The time is ripe for a circular economy. After everything there was to see and hear at Texprocess, Mecki Naschke from the management consultancy gsm Global Sustainable Management is in good company with her lecture.

‘There are many first steps but developments are happening very slowly’, says Naschke. Market players know how to decouple growth from consumption. But the path to obtaining materials that will remain in a circular economy, using already recycled materials for manufacture and the reduction of pollutants and waste to a minimum is a long and rocky one. ‘Change management is often attempted too hesitantly. Some companies are simply unsure whether and how much demand is there on the part of consumers’.

How can the apparel industry create a more circular economy?
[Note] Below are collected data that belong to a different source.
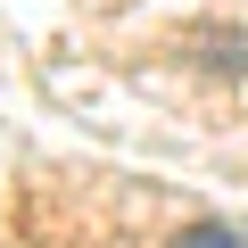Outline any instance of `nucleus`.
I'll return each mask as SVG.
<instances>
[{
	"label": "nucleus",
	"instance_id": "1",
	"mask_svg": "<svg viewBox=\"0 0 248 248\" xmlns=\"http://www.w3.org/2000/svg\"><path fill=\"white\" fill-rule=\"evenodd\" d=\"M174 248H240V232L232 223H190V232H174Z\"/></svg>",
	"mask_w": 248,
	"mask_h": 248
}]
</instances>
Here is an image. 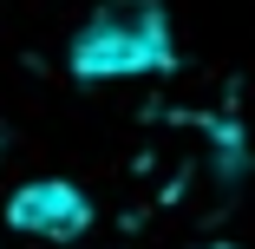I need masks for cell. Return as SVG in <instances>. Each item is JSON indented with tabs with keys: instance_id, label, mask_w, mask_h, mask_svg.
<instances>
[{
	"instance_id": "2",
	"label": "cell",
	"mask_w": 255,
	"mask_h": 249,
	"mask_svg": "<svg viewBox=\"0 0 255 249\" xmlns=\"http://www.w3.org/2000/svg\"><path fill=\"white\" fill-rule=\"evenodd\" d=\"M7 223L20 236H39V243H72L92 230V197L66 177H39V184H20L7 197Z\"/></svg>"
},
{
	"instance_id": "1",
	"label": "cell",
	"mask_w": 255,
	"mask_h": 249,
	"mask_svg": "<svg viewBox=\"0 0 255 249\" xmlns=\"http://www.w3.org/2000/svg\"><path fill=\"white\" fill-rule=\"evenodd\" d=\"M79 79H137L170 66V20L157 0H105L66 46Z\"/></svg>"
}]
</instances>
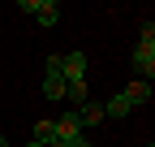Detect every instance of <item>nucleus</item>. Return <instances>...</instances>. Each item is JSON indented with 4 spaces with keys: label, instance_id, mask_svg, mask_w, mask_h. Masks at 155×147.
<instances>
[{
    "label": "nucleus",
    "instance_id": "8",
    "mask_svg": "<svg viewBox=\"0 0 155 147\" xmlns=\"http://www.w3.org/2000/svg\"><path fill=\"white\" fill-rule=\"evenodd\" d=\"M52 134H56V121H52V117H43V121L35 125V143H43V147H48V143H52Z\"/></svg>",
    "mask_w": 155,
    "mask_h": 147
},
{
    "label": "nucleus",
    "instance_id": "10",
    "mask_svg": "<svg viewBox=\"0 0 155 147\" xmlns=\"http://www.w3.org/2000/svg\"><path fill=\"white\" fill-rule=\"evenodd\" d=\"M0 147H9V138H5V134H0Z\"/></svg>",
    "mask_w": 155,
    "mask_h": 147
},
{
    "label": "nucleus",
    "instance_id": "1",
    "mask_svg": "<svg viewBox=\"0 0 155 147\" xmlns=\"http://www.w3.org/2000/svg\"><path fill=\"white\" fill-rule=\"evenodd\" d=\"M61 78H65V87H73V82H86V56H82L78 48L61 56Z\"/></svg>",
    "mask_w": 155,
    "mask_h": 147
},
{
    "label": "nucleus",
    "instance_id": "3",
    "mask_svg": "<svg viewBox=\"0 0 155 147\" xmlns=\"http://www.w3.org/2000/svg\"><path fill=\"white\" fill-rule=\"evenodd\" d=\"M22 9L39 17V26H56V17H61V5L56 0H22Z\"/></svg>",
    "mask_w": 155,
    "mask_h": 147
},
{
    "label": "nucleus",
    "instance_id": "11",
    "mask_svg": "<svg viewBox=\"0 0 155 147\" xmlns=\"http://www.w3.org/2000/svg\"><path fill=\"white\" fill-rule=\"evenodd\" d=\"M26 147H43V143H35V138H30V143H26Z\"/></svg>",
    "mask_w": 155,
    "mask_h": 147
},
{
    "label": "nucleus",
    "instance_id": "5",
    "mask_svg": "<svg viewBox=\"0 0 155 147\" xmlns=\"http://www.w3.org/2000/svg\"><path fill=\"white\" fill-rule=\"evenodd\" d=\"M73 117H78V125H99V121H104V104H91V100H86Z\"/></svg>",
    "mask_w": 155,
    "mask_h": 147
},
{
    "label": "nucleus",
    "instance_id": "2",
    "mask_svg": "<svg viewBox=\"0 0 155 147\" xmlns=\"http://www.w3.org/2000/svg\"><path fill=\"white\" fill-rule=\"evenodd\" d=\"M134 69H138L142 82H151V74H155V39H142L134 48Z\"/></svg>",
    "mask_w": 155,
    "mask_h": 147
},
{
    "label": "nucleus",
    "instance_id": "6",
    "mask_svg": "<svg viewBox=\"0 0 155 147\" xmlns=\"http://www.w3.org/2000/svg\"><path fill=\"white\" fill-rule=\"evenodd\" d=\"M121 95H125L134 108H138V104H147V100H151V82H142V78H138V82H129V87L121 91Z\"/></svg>",
    "mask_w": 155,
    "mask_h": 147
},
{
    "label": "nucleus",
    "instance_id": "7",
    "mask_svg": "<svg viewBox=\"0 0 155 147\" xmlns=\"http://www.w3.org/2000/svg\"><path fill=\"white\" fill-rule=\"evenodd\" d=\"M125 113H134V104H129L125 95H112V100L104 104V117H125Z\"/></svg>",
    "mask_w": 155,
    "mask_h": 147
},
{
    "label": "nucleus",
    "instance_id": "9",
    "mask_svg": "<svg viewBox=\"0 0 155 147\" xmlns=\"http://www.w3.org/2000/svg\"><path fill=\"white\" fill-rule=\"evenodd\" d=\"M73 147H91V143H86V138H78V143H73Z\"/></svg>",
    "mask_w": 155,
    "mask_h": 147
},
{
    "label": "nucleus",
    "instance_id": "4",
    "mask_svg": "<svg viewBox=\"0 0 155 147\" xmlns=\"http://www.w3.org/2000/svg\"><path fill=\"white\" fill-rule=\"evenodd\" d=\"M43 95L61 100L65 95V78H61V56H48V74H43Z\"/></svg>",
    "mask_w": 155,
    "mask_h": 147
}]
</instances>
As a first step, products need to be conceived and designed ‘that in principle are already capable of regenerating themselves and are therefore inexhaustible’. The lower use of materials and energy could be drivers for this. Only renewable resources should be used. But this is exactly what presents the difficulty. ‘Today, supply chains branch out globally. Often, companies only have limited influence on their suppliers’, says Naschke.

Those who don’t find out about material alternatives and their environmental impact won’t make progress. Only non-toxic, sustainably produced and recycled materials should be used. Increased energy efficiency should be the goal when it comes to production. Recycling should be taken into account when dealing with products to be manufactured. They must be correctly sorted and easily separable. And the longer lasting a product and the easier it is to repair, the better.

After all, the efforts made in promoting a circular economy also result in tangible advantages for companies. They range from cost savings and the development of new markets and customers to employee retention and the reputation of being an innovative company. Vaude, a German manufacturer of outdoor clothing, has been operating a second-hand shop for its goods for almost 20 years. H&M has also been offering to take back clothing since 2013. Ikea is currently in a pilot phase with its buyback project for used furniture. At Patagonia and Nudie Jeans, repairs are part of the programme. Tchibo-Share lends baby clothing and OttoNow is focused on e.g. the leasing of electronic goods. All (initial) steps in the right direction.